::: 文書の抜粋 :::

このようにトナーの添加量を2重量%以上の値に制限することにより、トナーの帯電量が過度に高くなって、画像濃度が低下することを有効に抑制することができる。また、トナーの添加量を40重量%以下の値とすれば、トナーの帯電量が不足することによるトナーの機内飛散や可視画像上のカブリの発生を効率的に抑制することができる。
また、本発明の静電潜像現像剤を構成するにあたり、トナーが、カラートナーであることが好ましい。
このように構成することにより、キャリア引きにより、キャリアがトナーとともに感光体に付着して、印刷された場合においても、カラー可視画像の発色性を低下することが少なくなる。
また、本発明の静電潜像現像剤を構成するにあたり、トナーとして、表面に研磨剤微粒子が固着された研摩性トナーを使用することが好ましい。
このように、研摩性トナーを使用することにより、キャリアの表面をトナー自身の研磨剤で研摩させることができる。したがって、長期の使用に伴ってキャリアの表面にトナーが堆積・成長するスペントの発生を一層抑制することができる。

::: 提供された記録 :::

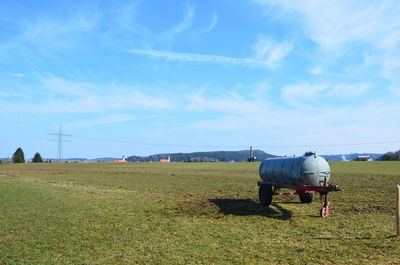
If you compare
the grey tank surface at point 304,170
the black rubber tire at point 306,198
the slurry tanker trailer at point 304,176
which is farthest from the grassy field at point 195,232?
the grey tank surface at point 304,170

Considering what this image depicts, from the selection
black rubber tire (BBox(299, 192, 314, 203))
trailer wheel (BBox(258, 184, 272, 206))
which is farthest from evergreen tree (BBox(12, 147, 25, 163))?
black rubber tire (BBox(299, 192, 314, 203))

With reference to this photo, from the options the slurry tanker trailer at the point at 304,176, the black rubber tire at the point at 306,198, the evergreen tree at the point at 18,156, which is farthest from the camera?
the evergreen tree at the point at 18,156

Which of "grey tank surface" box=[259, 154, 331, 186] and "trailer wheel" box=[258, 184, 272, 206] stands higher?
"grey tank surface" box=[259, 154, 331, 186]

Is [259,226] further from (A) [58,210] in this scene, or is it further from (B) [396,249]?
(A) [58,210]

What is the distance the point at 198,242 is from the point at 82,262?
3.31m

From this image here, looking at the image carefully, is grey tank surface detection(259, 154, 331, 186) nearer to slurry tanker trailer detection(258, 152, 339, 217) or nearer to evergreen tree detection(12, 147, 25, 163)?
slurry tanker trailer detection(258, 152, 339, 217)

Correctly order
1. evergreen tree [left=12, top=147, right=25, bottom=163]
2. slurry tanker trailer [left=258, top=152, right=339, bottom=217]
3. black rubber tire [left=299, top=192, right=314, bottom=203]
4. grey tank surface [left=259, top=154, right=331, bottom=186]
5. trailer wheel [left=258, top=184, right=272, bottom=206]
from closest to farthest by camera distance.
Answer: slurry tanker trailer [left=258, top=152, right=339, bottom=217] → grey tank surface [left=259, top=154, right=331, bottom=186] → trailer wheel [left=258, top=184, right=272, bottom=206] → black rubber tire [left=299, top=192, right=314, bottom=203] → evergreen tree [left=12, top=147, right=25, bottom=163]

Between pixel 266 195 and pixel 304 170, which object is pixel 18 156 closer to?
pixel 266 195

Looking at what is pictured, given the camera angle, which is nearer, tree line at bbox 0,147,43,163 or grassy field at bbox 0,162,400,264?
grassy field at bbox 0,162,400,264

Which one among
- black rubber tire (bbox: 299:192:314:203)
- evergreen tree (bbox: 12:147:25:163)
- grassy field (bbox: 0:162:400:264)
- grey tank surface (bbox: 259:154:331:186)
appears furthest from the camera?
evergreen tree (bbox: 12:147:25:163)

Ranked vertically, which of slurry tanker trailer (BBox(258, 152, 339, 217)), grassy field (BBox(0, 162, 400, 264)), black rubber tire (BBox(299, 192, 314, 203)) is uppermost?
slurry tanker trailer (BBox(258, 152, 339, 217))

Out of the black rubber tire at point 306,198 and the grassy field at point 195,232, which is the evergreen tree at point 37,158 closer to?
the grassy field at point 195,232

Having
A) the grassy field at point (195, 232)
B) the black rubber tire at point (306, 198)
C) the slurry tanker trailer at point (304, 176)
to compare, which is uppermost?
the slurry tanker trailer at point (304, 176)

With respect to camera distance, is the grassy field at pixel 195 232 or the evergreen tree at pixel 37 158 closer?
the grassy field at pixel 195 232
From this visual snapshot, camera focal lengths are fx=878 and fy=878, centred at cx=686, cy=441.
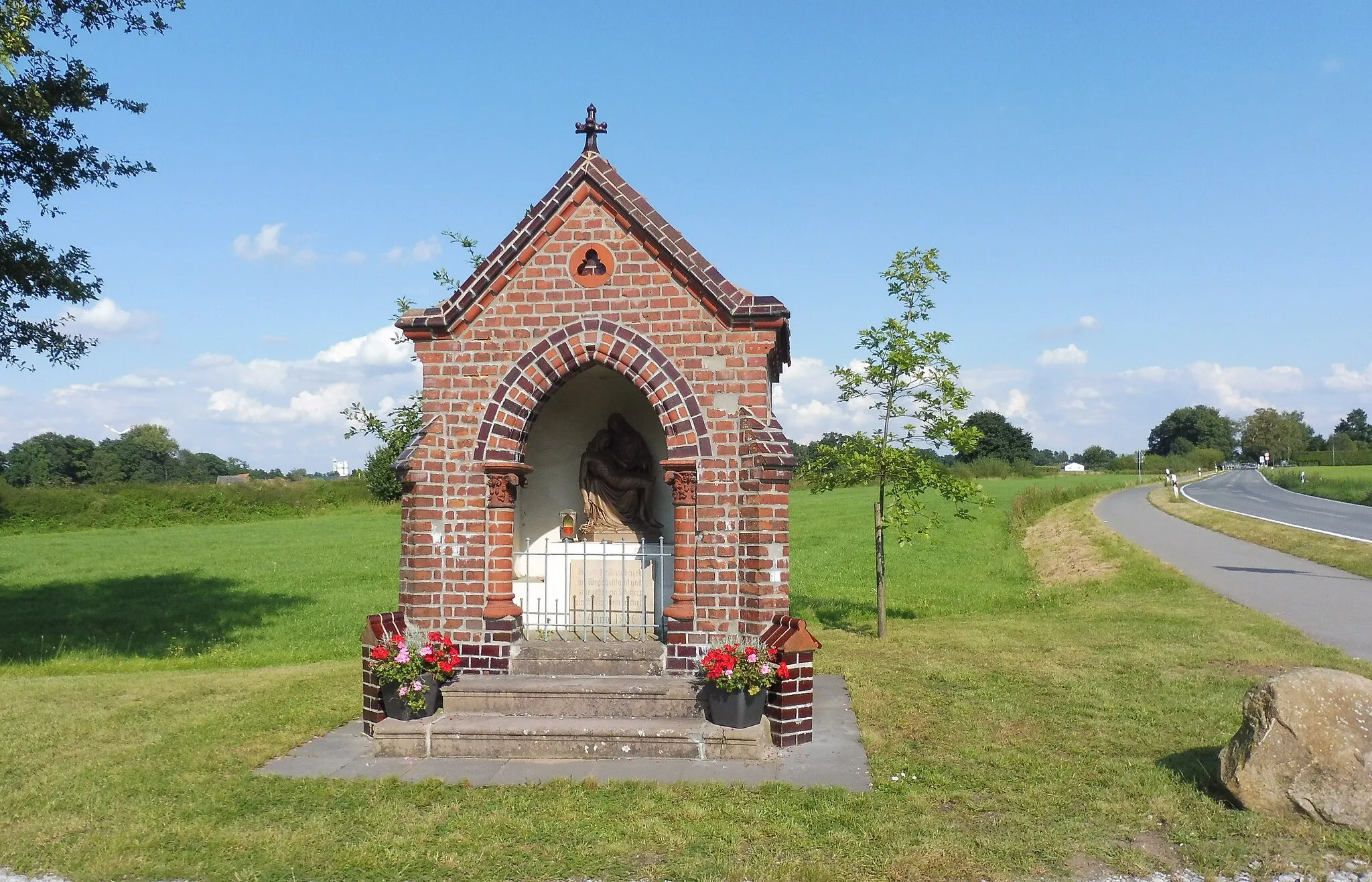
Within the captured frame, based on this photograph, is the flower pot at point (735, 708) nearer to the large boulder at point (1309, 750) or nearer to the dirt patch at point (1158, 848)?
the dirt patch at point (1158, 848)

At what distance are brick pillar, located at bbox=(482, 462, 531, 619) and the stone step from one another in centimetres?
121

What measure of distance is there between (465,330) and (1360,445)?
13493cm

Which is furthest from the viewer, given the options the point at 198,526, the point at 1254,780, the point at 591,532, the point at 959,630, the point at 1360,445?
the point at 1360,445

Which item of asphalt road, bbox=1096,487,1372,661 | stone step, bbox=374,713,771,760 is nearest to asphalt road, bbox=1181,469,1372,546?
asphalt road, bbox=1096,487,1372,661

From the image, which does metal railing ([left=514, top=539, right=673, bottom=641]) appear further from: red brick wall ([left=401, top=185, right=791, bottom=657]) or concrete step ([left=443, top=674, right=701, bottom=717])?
concrete step ([left=443, top=674, right=701, bottom=717])

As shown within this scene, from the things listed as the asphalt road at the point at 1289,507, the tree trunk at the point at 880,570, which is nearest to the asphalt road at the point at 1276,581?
the asphalt road at the point at 1289,507

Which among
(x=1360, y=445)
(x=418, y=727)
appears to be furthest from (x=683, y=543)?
(x=1360, y=445)

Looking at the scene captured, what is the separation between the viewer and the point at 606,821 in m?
5.98

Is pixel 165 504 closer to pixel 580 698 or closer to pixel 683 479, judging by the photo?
pixel 580 698

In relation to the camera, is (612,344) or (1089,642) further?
(1089,642)

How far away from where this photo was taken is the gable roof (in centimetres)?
833

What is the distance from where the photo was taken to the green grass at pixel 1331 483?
46875mm

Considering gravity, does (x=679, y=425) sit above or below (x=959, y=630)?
above

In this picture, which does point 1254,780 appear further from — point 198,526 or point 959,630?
point 198,526
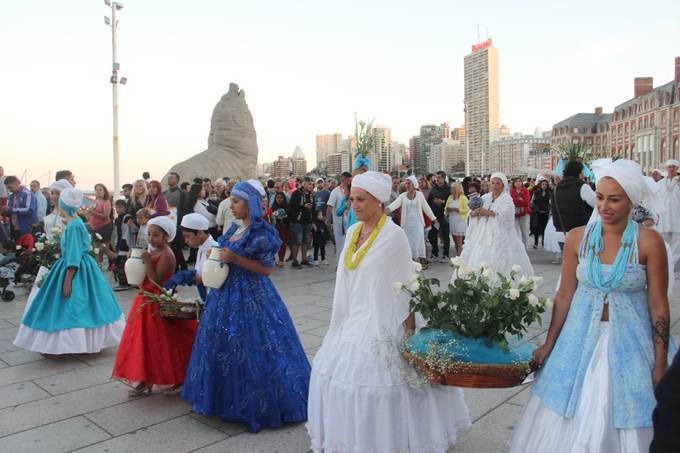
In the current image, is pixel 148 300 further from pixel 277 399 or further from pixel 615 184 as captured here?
pixel 615 184

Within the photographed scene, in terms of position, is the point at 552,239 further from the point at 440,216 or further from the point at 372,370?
the point at 372,370

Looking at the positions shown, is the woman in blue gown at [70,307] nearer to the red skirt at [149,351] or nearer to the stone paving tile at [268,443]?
the red skirt at [149,351]

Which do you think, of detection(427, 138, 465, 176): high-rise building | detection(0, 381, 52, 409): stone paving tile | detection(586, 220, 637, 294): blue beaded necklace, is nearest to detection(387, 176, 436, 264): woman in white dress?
detection(0, 381, 52, 409): stone paving tile

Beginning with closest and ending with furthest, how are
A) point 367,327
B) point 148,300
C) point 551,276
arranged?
point 367,327, point 148,300, point 551,276

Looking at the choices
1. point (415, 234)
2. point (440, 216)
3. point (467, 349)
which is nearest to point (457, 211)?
point (440, 216)

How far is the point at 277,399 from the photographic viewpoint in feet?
13.0

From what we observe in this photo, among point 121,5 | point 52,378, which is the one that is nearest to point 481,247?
point 52,378

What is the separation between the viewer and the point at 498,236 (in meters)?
8.29

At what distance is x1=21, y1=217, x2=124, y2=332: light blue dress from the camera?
18.4 ft

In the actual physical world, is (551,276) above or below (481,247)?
below

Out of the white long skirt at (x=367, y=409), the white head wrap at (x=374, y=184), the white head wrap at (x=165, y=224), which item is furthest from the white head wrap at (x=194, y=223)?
the white long skirt at (x=367, y=409)

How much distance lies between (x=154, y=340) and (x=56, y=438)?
3.08ft

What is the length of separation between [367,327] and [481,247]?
18.1 ft

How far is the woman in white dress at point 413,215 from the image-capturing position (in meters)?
11.4
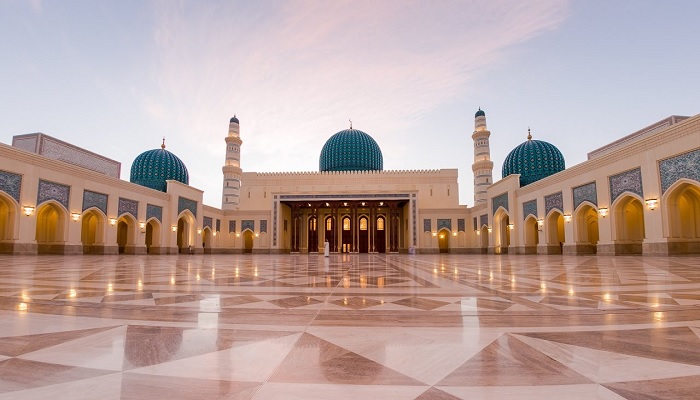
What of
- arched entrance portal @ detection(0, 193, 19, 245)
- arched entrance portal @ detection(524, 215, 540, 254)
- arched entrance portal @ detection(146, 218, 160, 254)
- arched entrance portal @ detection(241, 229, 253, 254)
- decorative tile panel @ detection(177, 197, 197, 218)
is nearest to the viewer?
arched entrance portal @ detection(0, 193, 19, 245)

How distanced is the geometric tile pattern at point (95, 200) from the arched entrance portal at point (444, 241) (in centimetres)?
1882

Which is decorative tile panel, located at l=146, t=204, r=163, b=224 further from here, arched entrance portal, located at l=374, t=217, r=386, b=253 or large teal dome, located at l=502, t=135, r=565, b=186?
large teal dome, located at l=502, t=135, r=565, b=186

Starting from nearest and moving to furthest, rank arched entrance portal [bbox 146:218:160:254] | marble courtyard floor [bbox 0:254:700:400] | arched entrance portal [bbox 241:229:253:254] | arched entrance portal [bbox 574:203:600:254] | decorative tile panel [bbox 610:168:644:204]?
marble courtyard floor [bbox 0:254:700:400] < decorative tile panel [bbox 610:168:644:204] < arched entrance portal [bbox 574:203:600:254] < arched entrance portal [bbox 146:218:160:254] < arched entrance portal [bbox 241:229:253:254]

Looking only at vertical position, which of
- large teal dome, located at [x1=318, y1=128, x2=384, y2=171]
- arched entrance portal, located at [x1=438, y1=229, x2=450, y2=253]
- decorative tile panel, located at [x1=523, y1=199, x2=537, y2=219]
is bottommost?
arched entrance portal, located at [x1=438, y1=229, x2=450, y2=253]

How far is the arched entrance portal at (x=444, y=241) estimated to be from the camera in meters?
25.1

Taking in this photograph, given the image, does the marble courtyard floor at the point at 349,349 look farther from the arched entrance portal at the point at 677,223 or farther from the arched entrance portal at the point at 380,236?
the arched entrance portal at the point at 380,236

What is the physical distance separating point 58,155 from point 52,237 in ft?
18.4

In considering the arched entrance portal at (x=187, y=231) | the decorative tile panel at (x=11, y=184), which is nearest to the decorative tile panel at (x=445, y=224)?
the arched entrance portal at (x=187, y=231)

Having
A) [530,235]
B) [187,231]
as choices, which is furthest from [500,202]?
[187,231]

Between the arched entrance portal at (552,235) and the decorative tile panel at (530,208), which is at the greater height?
the decorative tile panel at (530,208)

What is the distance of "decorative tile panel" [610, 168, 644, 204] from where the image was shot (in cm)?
1113

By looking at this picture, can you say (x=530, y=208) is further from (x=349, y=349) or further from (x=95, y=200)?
(x=95, y=200)

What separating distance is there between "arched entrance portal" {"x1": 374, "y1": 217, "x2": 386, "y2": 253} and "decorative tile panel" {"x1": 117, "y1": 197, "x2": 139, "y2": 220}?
15154mm

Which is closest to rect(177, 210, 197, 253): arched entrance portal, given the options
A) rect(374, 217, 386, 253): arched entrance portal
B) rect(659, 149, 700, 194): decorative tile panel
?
rect(374, 217, 386, 253): arched entrance portal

:::

演習課題.
1. 静電潜像現像剤に関する文書の抜粋によると、トナーの添加量を40重量%以下の値とすれば、何を抑制できるか。
2. 静電潜像現像剤に関する文書の抜粋を、最後の文の後から書き継ぐこと。

課題の解答.
1. トナーの帯電量が不足することによるトナーの機内飛散や可視画像上のカブリの発生を抑制できる。

2.
さらに、研摩性トナーを使用することにより、感光体の表面についても適当な力で研摩してクリーニングすることができる。したがって、リーク電流の発生に起因した像流れの発生を抑制することができる。
また、本発明の静電潜像現像剤を構成するにあたり、研磨剤微粒子が導電性チタニアであることが好ましい。
このように構成することにより、キャリアの帯電量が上昇するので、キャリアがトナーとともに感光体に移行することを効率的に防止することができる。
また、導電性チタニアは白色性が高いため、この研磨剤を固着させたトナー母材をカラー化した場合おいても、研磨剤の色によってトナーの色が濁ることを回避することができる。また、導電性チタニアは化学的に安定であるので、種々の色成分のカラートナーと組み合わせることができる。さらに、導電性チタニアは、熱に対しても安定であるので、現像された可視像を加熱定着する上で好適である。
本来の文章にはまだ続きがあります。